CrossValidatorConfig
class fseval.config.CrossValidatorConfig(
name: str=MISSING,
splitter: Any=None,
fold: int=0,
)
Cross Validation is used to improve the reliability of the ranking and validation results. A CV method can be defined like so:
Provides an interface as how to define a Cross Validation method. The CV is applied at the beginning of the pipeline, so both the ranker and validator only get to see the training dataset. The test dataset is used for scoring, i.e. for determining the validation estimator scores.
Attributes:
name : str | Human-friendly name for this CV method. |
splitter : Any | The cross validation splitter function. Must contain a _target_ attribute which instantiates to an object that has a split method with the following signature def split(self, X, y=None, groups=None) . See BaseCrossValidator and BaseShuffleSplit. |
fold : int | The fold to use in this specific run of the pipeline. e.g. you can use python my_benchmark.py --multirun cv=kfold cv.splitter.n_spits=5 cv.fold=range(0,5) to run a complete 5-fold CV scheme. |
Available CV methods
Built-in to fseval are kfold
and train_test_split
.
K-Fold CV
cv=kfold
conf/cv/kfold.yaml
name: K-Fold
splitter:
_target_: sklearn.model_selection.KFold
n_splits: 5
shuffle: True
random_state: 0
For example: to use 10-fold CV, set cv.splitter.n_splits=10
.

.....

Task details
In the CrossValidatorConfig documentation above, where in the pipeline is cross validation applied?

Information supplied

.....

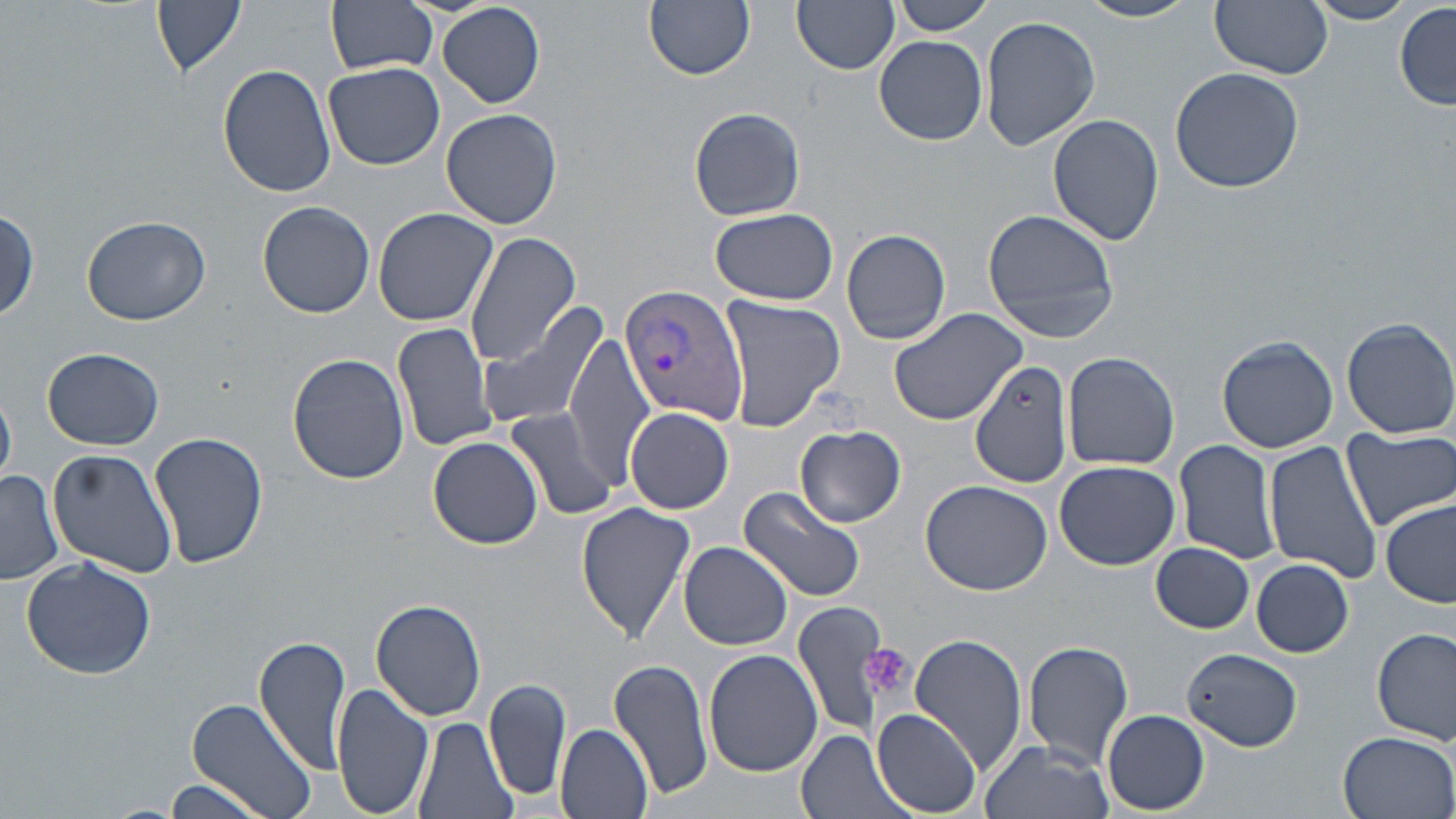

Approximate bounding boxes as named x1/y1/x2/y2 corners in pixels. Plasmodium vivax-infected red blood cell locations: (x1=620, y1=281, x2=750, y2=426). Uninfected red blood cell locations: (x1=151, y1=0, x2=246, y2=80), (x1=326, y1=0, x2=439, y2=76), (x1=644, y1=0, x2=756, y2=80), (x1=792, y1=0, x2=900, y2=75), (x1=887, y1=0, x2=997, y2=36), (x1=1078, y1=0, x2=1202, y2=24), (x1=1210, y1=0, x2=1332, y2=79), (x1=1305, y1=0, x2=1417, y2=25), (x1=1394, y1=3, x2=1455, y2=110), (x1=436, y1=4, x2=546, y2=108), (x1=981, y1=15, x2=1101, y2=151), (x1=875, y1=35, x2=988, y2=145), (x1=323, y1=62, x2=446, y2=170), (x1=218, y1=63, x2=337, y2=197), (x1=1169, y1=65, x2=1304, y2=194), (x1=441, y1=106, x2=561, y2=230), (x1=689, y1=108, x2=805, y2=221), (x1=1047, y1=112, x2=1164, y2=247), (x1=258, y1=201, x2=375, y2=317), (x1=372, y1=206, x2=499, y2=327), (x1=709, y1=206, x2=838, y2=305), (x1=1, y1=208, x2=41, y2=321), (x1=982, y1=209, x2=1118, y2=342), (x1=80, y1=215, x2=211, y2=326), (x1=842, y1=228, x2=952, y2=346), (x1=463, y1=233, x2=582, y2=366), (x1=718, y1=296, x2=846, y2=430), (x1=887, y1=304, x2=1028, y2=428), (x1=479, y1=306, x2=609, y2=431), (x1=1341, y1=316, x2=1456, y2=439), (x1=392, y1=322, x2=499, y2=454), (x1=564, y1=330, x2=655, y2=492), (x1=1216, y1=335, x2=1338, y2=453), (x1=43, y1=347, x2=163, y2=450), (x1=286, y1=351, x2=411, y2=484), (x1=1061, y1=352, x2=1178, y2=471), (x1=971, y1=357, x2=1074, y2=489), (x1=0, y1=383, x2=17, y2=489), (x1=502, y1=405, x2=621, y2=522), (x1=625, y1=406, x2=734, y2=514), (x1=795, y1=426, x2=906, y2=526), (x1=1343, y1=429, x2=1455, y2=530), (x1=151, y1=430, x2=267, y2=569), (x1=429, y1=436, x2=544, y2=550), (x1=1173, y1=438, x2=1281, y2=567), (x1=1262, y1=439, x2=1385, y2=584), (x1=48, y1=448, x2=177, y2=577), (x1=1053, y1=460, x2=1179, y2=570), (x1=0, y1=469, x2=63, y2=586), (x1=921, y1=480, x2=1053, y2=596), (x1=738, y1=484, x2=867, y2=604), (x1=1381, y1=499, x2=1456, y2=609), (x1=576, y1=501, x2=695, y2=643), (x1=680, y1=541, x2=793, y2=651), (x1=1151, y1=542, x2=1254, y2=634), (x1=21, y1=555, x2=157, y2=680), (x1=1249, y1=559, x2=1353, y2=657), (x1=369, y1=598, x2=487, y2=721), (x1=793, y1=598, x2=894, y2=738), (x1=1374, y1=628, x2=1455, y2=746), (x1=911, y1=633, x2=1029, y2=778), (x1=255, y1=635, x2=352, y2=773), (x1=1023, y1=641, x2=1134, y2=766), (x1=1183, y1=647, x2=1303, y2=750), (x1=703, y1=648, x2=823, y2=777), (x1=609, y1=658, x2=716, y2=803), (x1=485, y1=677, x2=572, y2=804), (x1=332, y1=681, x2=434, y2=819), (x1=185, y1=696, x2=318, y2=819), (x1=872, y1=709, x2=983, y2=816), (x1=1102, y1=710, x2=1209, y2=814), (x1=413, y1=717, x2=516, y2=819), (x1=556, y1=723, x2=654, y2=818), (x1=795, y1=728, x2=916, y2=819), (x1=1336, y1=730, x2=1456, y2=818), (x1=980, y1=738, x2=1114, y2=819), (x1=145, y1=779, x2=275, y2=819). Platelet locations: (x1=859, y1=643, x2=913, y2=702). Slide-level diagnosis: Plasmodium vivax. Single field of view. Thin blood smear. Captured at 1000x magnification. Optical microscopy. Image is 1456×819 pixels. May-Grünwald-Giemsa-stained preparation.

.....

Solved problem
Cross validation is applied at the beginning of the pipeline.